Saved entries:
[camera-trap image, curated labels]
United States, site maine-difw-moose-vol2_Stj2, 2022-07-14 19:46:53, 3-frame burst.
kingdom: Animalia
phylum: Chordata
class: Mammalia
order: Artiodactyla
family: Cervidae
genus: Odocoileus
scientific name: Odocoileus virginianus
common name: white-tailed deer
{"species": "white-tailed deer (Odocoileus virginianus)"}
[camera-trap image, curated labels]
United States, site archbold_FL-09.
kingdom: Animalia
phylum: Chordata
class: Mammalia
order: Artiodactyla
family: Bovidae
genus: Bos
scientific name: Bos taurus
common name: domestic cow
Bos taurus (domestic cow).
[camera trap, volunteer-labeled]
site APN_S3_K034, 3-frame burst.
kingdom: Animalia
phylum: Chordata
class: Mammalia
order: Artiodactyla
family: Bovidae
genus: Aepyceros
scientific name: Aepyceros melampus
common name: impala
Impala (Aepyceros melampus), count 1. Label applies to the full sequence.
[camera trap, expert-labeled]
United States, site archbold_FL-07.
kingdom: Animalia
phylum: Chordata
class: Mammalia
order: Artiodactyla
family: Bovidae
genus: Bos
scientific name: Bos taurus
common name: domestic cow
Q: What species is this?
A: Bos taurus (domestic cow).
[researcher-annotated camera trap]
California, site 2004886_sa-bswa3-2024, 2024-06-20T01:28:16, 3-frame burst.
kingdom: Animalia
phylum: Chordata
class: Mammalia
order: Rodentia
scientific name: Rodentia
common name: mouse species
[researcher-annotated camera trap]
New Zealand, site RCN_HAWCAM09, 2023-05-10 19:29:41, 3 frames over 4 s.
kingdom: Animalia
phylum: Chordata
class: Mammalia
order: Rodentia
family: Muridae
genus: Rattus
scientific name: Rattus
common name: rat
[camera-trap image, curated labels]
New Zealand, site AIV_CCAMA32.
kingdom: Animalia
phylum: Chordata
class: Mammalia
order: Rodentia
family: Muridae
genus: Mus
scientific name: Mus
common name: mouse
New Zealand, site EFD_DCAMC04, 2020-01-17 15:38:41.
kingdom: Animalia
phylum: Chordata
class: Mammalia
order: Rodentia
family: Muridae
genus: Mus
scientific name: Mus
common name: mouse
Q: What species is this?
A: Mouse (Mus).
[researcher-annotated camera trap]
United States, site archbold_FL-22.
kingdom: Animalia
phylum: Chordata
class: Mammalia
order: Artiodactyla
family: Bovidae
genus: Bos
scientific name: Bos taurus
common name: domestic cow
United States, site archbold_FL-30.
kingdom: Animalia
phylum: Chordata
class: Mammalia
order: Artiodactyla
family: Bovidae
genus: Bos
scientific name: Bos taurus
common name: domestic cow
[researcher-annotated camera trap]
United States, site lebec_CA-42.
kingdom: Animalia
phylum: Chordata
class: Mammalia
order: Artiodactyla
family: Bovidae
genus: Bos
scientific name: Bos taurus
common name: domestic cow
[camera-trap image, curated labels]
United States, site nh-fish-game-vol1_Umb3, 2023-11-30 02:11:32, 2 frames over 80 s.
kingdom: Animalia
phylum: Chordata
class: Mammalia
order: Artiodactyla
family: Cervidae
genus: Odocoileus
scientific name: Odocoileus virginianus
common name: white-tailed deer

About this exercise: Could you print all of the entries again exactly as they stand?

Your response:
[camera-trap image, curated labels]
United States, site maine-difw-moose-vol2_Stj2, 2022-07-14 19:46:53, 3-frame burst.
kingdom: Animalia
phylum: Chordata
class: Mammalia
order: Artiodactyla
family: Cervidae
genus: Odocoileus
scientific name: Odocoileus virginianus
common name: white-tailed deer
{"species": "white-tailed deer (Odocoileus virginianus)"}
[camera-trap image, curated labels]
United States, site archbold_FL-09.
kingdom: Animalia
phylum: Chordata
class: Mammalia
order: Artiodactyla
family: Bovidae
genus: Bos
scientific name: Bos taurus
common name: domestic cow
Bos taurus (domestic cow).
[camera trap, volunteer-labeled]
site APN_S3_K034, 3-frame burst.
kingdom: Animalia
phylum: Chordata
class: Mammalia
order: Artiodactyla
family: Bovidae
genus: Aepyceros
scientific name: Aepyceros melampus
common name: impala
Impala (Aepyceros melampus), count 1. Label applies to the full sequence.
[camera trap, expert-labeled]
United States, site archbold_FL-07.
kingdom: Animalia
phylum: Chordata
class: Mammalia
order: Artiodactyla
family: Bovidae
genus: Bos
scientific name: Bos taurus
common name: domestic cow
Q: What species is this?
A: Bos taurus (domestic cow).
[researcher-annotated camera trap]
California, site 2004886_sa-bswa3-2024, 2024-06-20T01:28:16, 3-frame burst.
kingdom: Animalia
phylum: Chordata
class: Mammalia
order: Rodentia
scientific name: Rodentia
common name: mouse species
[researcher-annotated camera trap]
New Zealand, site RCN_HAWCAM09, 2023-05-10 19:29:41, 3 frames over 4 s.
kingdom: Animalia
phylum: Chordata
class: Mammalia
order: Rodentia
family: Muridae
genus: Rattus
scientific name: Rattus
common name: rat
[camera-trap image, curated labels]
New Zealand, site AIV_CCAMA32.
kingdom: Animalia
phylum: Chordata
class: Mammalia
order: Rodentia
family: Muridae
genus: Mus
scientific name: Mus
common name: mouse
New Zealand, site EFD_DCAMC04, 2020-01-17 15:38:41.
kingdom: Animalia
phylum: Chordata
class: Mammalia
order: Rodentia
family: Muridae
genus: Mus
scientific name: Mus
common name: mouse
Q: What species is this?
A: Mouse (Mus).
[researcher-annotated camera trap]
United States, site archbold_FL-22.
kingdom: Animalia
phylum: Chordata
class: Mammalia
order: Artiodactyla
family: Bovidae
genus: Bos
scientific name: Bos taurus
common name: domestic cow
United States, site archbold_FL-30.
kingdom: Animalia
phylum: Chordata
class: Mammalia
order: Artiodactyla
family: Bovidae
genus: Bos
scientific name: Bos taurus
common name: domestic cow
[researcher-annotated camera trap]
United States, site lebec_CA-42.
kingdom: Animalia
phylum: Chordata
class: Mammalia
order: Artiodactyla
family: Bovidae
genus: Bos
scientific name: Bos taurus
common name: domestic cow
[camera-trap image, curated labels]
United States, site nh-fish-game-vol1_Umb3, 2023-11-30 02:11:32, 2 frames over 80 s.
kingdom: Animalia
phylum: Chordata
class: Mammalia
order: Artiodactyla
family: Cervidae
genus: Odocoileus
scientific name: Odocoileus virginianus
common name: white-tailed deer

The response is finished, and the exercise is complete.